◆ Directions for this task:
Transcribe the listing exactly, skipping every picture.

◆ Data provided:
_ _ _
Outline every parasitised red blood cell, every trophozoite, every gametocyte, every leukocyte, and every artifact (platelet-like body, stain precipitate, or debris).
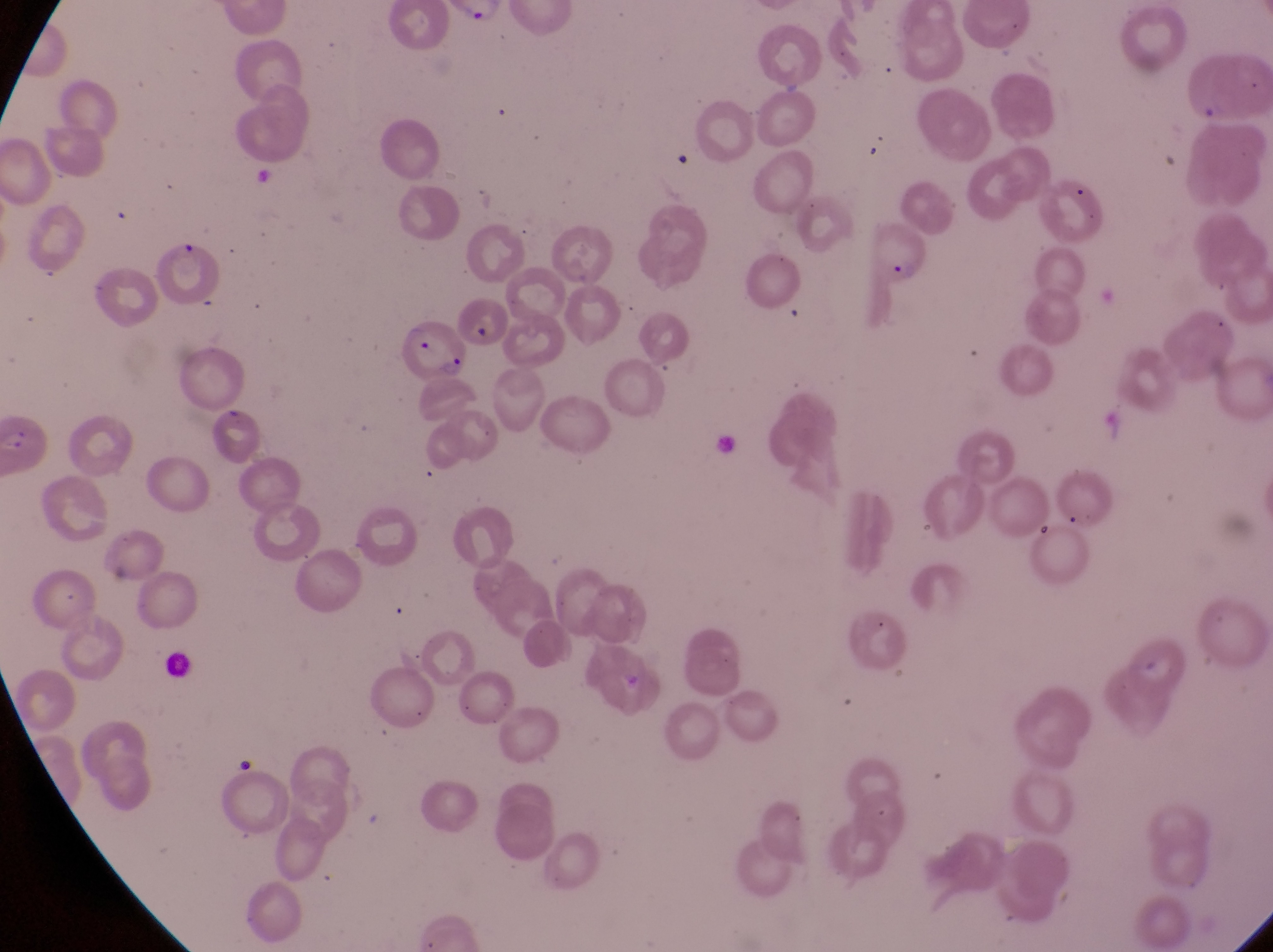
Approximate bounding boxes as [left, top, right, bottom] in pixels.
Parasitised red blood cells: [863, 223, 937, 291], [452, 289, 510, 349], [399, 313, 473, 383].
No leukocytes observed.

Summary:
  - Magnification: 1000x
  - Capture: smartphone photograph through the eyepiece of an Olympus CX-23 microscope
  - Preparation: thin blood smear
  - Field of view: single
  - Image size: 1273×952 pixels
  - Country: Uganda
_ _ _
◆ Answer area:
Outline every parasitised red blood cell, every trophozoite, every gametocyte, every leukocyte, and every artifact (platelet-like body, stain precipitate, or debris).
Approximate bounding boxes as [left, top, right, bottom] in pixels.
Parasitised red blood cells: [863, 223, 937, 291], [452, 289, 510, 349], [399, 313, 473, 383].
No leukocytes observed.

Summary:
  - Magnification: 1000x
  - Capture: smartphone photograph through the eyepiece of an Olympus CX-23 microscope
  - Preparation: thin blood smear
  - Field of view: single
  - Image size: 1273×952 pixels
  - Country: Uganda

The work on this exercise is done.